Before I start my review of this book, let me narrate a story. Recently I had a crisis at work where certain users were not able to invoke web services. Of course, we had well-tested software using agile methodology and all that. My team knew our front-end and our backend very well. What we weren't well-versed with was the connection by which our front-end communicated with the backend. We were in a war room with the networking experts for 2 days and I couldn't understand jack of what they were talking. I was clearly an "outsider" in their elite circle. Hence, I got interested in this book.
This book is divided into seven chapters starting with networking models (OSI, TCP/IP) and ending with subnetting. Most of the material is dry but the author keeps the flow going steadily by providing screen printouts of Wireshark and explaining it with his pedantic style. Questions, answers, and exercises at the end of each chapter reinforce your learning. I liked chapter 5 (Network equipment) and Chapter 7 (Subnetting) very much as it is explained well and also I can relate it to my work.

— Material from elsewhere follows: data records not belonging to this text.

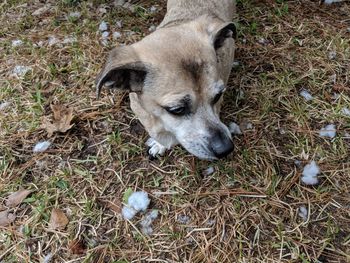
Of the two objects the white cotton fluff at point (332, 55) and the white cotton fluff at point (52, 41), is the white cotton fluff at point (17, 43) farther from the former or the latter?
the white cotton fluff at point (332, 55)

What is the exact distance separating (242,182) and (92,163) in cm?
135

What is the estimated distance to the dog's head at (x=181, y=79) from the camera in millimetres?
2725

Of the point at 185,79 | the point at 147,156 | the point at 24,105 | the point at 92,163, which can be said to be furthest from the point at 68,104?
the point at 185,79

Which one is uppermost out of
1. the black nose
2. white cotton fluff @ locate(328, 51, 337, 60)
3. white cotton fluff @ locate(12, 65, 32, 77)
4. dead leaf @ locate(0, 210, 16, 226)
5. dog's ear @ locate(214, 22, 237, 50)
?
dog's ear @ locate(214, 22, 237, 50)

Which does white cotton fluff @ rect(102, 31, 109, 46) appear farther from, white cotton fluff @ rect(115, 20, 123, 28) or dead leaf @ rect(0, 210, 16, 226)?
dead leaf @ rect(0, 210, 16, 226)

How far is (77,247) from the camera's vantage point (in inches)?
122

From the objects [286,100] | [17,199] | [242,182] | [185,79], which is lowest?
[17,199]

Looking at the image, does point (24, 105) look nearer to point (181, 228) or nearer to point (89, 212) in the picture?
point (89, 212)

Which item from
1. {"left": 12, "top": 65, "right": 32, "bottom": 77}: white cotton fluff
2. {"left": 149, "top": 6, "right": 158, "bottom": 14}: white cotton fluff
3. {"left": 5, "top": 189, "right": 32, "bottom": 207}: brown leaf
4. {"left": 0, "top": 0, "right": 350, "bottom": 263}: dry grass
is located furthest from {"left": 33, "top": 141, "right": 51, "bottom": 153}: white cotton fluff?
{"left": 149, "top": 6, "right": 158, "bottom": 14}: white cotton fluff

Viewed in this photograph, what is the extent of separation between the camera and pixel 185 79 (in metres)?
2.73

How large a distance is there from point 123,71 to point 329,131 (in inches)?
80.8

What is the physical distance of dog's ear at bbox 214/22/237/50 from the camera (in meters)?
2.94

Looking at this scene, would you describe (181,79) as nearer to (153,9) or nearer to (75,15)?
(153,9)

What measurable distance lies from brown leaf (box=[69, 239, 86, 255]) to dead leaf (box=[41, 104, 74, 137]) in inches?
43.5
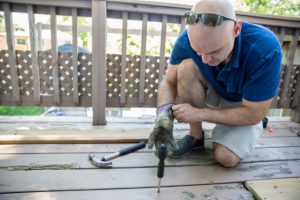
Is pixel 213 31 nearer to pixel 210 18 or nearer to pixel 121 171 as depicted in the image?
pixel 210 18

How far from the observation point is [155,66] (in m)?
2.09

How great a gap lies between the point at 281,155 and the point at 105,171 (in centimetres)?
116

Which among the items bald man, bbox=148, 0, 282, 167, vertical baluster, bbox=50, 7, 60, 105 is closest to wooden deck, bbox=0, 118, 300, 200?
bald man, bbox=148, 0, 282, 167

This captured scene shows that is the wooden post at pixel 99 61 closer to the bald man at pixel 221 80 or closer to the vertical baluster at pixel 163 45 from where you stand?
the vertical baluster at pixel 163 45

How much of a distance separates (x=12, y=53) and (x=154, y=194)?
61.0 inches

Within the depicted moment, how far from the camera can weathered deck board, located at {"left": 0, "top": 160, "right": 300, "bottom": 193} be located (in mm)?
1083

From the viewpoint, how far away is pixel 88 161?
1.32 m

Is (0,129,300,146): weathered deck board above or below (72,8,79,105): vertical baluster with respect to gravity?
below

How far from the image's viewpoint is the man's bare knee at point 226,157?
1320 mm

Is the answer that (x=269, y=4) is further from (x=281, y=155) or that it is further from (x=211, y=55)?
(x=211, y=55)

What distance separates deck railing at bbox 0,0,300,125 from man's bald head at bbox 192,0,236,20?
36.2 inches

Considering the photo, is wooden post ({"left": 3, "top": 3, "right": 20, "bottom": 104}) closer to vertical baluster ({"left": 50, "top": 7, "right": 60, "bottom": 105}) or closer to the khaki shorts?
vertical baluster ({"left": 50, "top": 7, "right": 60, "bottom": 105})

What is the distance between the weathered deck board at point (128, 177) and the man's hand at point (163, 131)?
0.51 feet

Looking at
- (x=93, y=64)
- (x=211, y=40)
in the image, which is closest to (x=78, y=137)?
(x=93, y=64)
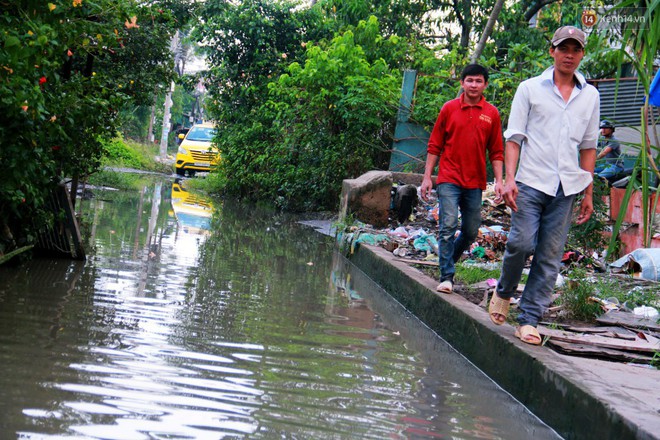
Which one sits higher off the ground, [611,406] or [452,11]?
[452,11]

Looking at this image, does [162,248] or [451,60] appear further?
[451,60]

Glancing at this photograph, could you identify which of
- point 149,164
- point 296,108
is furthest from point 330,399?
point 149,164

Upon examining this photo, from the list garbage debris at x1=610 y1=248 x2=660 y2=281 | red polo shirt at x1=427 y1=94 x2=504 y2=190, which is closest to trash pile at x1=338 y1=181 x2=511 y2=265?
red polo shirt at x1=427 y1=94 x2=504 y2=190

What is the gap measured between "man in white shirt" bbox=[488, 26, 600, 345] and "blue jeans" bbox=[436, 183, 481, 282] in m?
1.62

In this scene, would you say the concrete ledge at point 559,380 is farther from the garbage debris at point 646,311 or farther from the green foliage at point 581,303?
the garbage debris at point 646,311

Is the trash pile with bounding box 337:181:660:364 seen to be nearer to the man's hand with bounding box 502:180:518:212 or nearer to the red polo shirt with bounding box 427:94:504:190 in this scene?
the man's hand with bounding box 502:180:518:212

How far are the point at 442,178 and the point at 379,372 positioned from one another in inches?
98.0

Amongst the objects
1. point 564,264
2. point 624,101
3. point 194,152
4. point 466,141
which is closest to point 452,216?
point 466,141

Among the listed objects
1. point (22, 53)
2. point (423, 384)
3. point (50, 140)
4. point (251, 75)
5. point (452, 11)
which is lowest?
point (423, 384)

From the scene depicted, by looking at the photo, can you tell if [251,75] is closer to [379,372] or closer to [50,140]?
[50,140]

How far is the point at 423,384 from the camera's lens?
4.87 metres

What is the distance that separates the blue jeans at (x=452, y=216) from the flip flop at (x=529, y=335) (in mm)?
1920

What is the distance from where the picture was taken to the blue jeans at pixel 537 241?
205 inches

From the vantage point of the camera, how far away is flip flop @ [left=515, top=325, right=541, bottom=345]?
5.10m
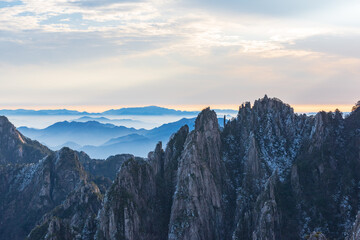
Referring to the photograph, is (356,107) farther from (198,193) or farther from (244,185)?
(198,193)

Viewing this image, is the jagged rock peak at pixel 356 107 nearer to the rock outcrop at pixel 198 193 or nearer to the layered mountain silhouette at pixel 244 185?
the layered mountain silhouette at pixel 244 185

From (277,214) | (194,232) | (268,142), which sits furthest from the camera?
(268,142)

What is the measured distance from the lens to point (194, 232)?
463ft

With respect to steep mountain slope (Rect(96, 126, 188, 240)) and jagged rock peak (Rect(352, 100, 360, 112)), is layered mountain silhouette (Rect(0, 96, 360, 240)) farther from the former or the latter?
jagged rock peak (Rect(352, 100, 360, 112))

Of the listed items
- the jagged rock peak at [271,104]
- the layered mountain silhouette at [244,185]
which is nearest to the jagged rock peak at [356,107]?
the layered mountain silhouette at [244,185]

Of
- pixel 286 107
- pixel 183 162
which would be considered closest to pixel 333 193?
pixel 286 107

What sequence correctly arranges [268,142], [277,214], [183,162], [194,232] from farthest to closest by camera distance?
[268,142] < [183,162] < [194,232] < [277,214]

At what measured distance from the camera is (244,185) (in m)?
154

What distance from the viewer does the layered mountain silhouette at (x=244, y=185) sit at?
5305 inches

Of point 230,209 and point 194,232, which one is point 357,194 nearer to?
point 230,209

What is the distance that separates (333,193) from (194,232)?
50888 millimetres

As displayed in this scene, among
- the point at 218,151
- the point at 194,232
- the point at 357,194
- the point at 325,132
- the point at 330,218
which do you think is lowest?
the point at 194,232

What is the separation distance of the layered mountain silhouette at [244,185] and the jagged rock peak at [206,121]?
1.46 ft

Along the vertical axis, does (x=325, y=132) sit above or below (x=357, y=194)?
above
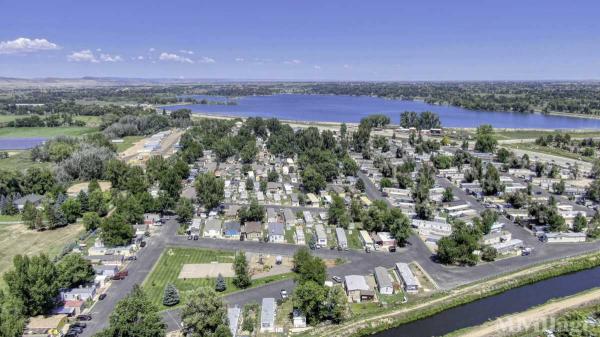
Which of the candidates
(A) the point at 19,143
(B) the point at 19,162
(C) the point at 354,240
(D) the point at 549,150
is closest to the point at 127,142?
(A) the point at 19,143

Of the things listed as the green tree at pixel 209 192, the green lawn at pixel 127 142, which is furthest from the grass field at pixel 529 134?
the green lawn at pixel 127 142

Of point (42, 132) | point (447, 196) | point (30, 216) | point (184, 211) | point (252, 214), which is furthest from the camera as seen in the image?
point (42, 132)

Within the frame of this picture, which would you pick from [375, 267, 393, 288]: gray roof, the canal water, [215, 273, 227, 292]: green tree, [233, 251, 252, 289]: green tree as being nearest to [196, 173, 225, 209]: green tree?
[233, 251, 252, 289]: green tree

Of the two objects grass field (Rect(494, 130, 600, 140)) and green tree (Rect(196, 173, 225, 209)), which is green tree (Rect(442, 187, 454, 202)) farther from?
grass field (Rect(494, 130, 600, 140))

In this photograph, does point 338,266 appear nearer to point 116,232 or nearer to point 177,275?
point 177,275

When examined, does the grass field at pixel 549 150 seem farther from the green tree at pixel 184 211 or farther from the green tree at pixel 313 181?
the green tree at pixel 184 211
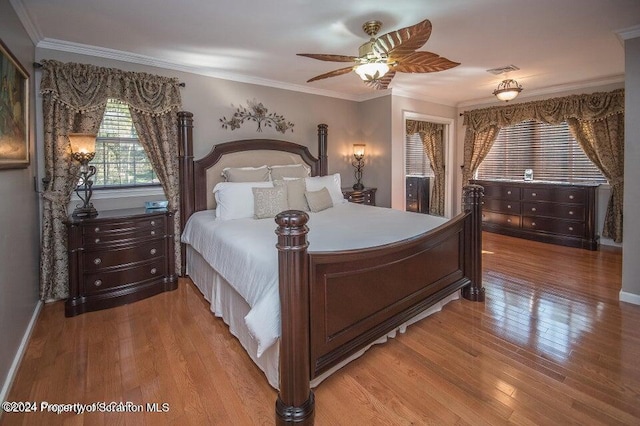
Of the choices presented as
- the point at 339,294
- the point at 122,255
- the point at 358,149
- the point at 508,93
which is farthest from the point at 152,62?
A: the point at 508,93

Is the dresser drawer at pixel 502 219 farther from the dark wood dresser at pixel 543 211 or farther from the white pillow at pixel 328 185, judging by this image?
the white pillow at pixel 328 185

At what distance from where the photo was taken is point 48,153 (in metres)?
2.91

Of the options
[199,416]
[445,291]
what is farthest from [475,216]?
[199,416]

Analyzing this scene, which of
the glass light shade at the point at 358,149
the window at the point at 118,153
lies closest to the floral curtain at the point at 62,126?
the window at the point at 118,153

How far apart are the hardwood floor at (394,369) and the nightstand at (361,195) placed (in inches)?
87.7

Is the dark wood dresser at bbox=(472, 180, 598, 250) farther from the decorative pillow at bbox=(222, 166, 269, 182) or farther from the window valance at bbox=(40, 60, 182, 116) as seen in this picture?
the window valance at bbox=(40, 60, 182, 116)

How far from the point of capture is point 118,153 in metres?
3.46

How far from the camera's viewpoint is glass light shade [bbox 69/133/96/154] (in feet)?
9.32

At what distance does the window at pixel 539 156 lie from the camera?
198 inches

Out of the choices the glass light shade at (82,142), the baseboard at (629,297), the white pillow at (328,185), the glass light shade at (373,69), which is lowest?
the baseboard at (629,297)

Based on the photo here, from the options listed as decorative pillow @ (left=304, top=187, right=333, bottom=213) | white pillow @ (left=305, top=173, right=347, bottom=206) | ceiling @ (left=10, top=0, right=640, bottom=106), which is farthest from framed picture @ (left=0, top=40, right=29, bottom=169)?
white pillow @ (left=305, top=173, right=347, bottom=206)

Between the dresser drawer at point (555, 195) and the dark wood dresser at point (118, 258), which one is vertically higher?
the dresser drawer at point (555, 195)

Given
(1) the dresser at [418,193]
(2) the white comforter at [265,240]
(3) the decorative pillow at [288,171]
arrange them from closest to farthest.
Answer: (2) the white comforter at [265,240], (3) the decorative pillow at [288,171], (1) the dresser at [418,193]

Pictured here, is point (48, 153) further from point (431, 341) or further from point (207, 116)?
point (431, 341)
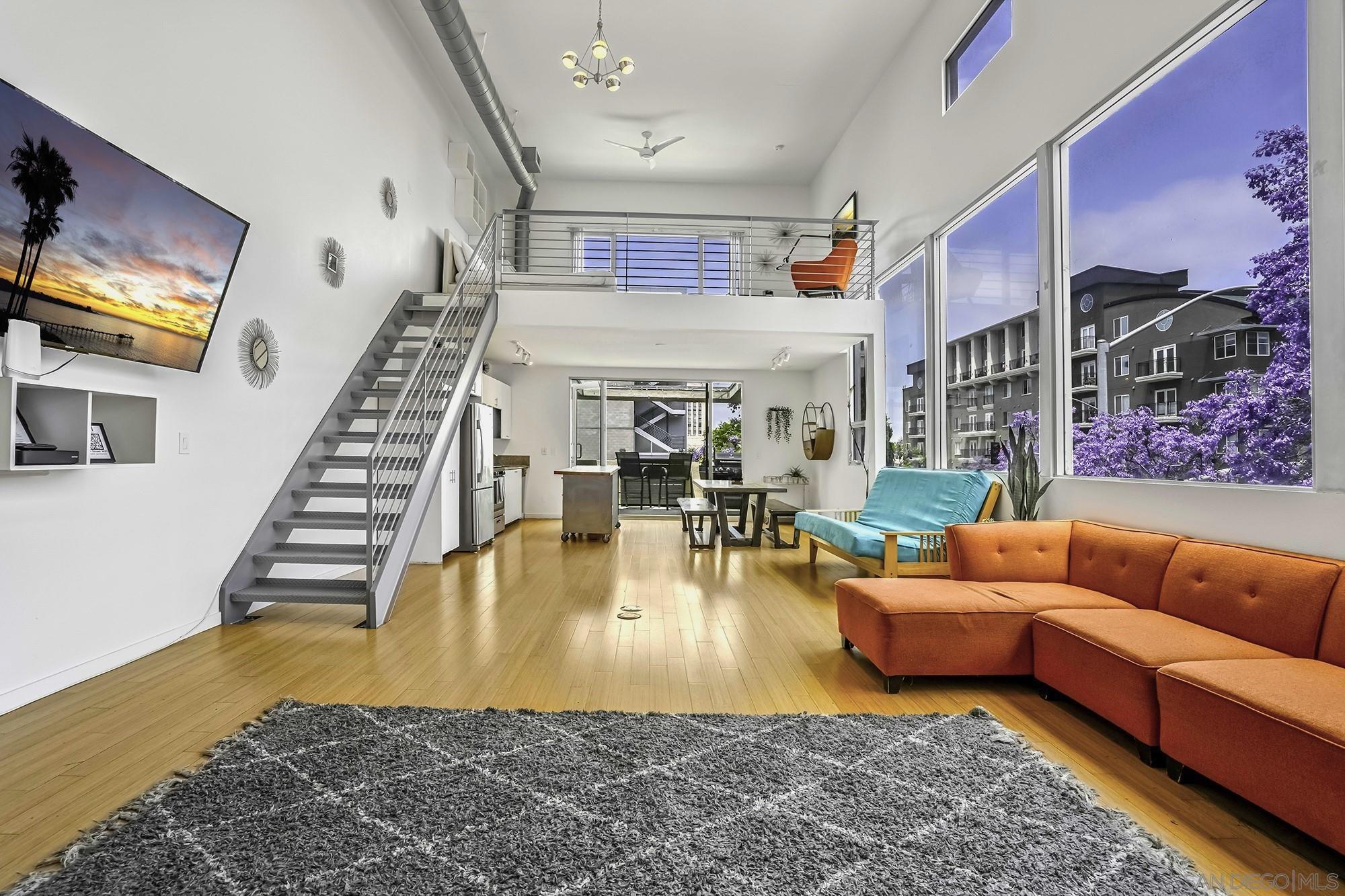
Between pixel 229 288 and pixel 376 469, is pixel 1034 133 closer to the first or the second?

This book is certainly not for the faint of heart. It is not your grand-father's "Hello World" book. In fact, it reads like a computer science text book. The author has pain-stakingly tried to simplify it as much as he could. As Einstein said, "Keep it simple but not any simpler". A background in networking would help refresh your knowledge and this book serves exactly that. If you are an absolute beginner looking for a basic book on networking, this book is not for you. However, if it's been a few years since your last networking class, you should be able to pick things up with the help of this book.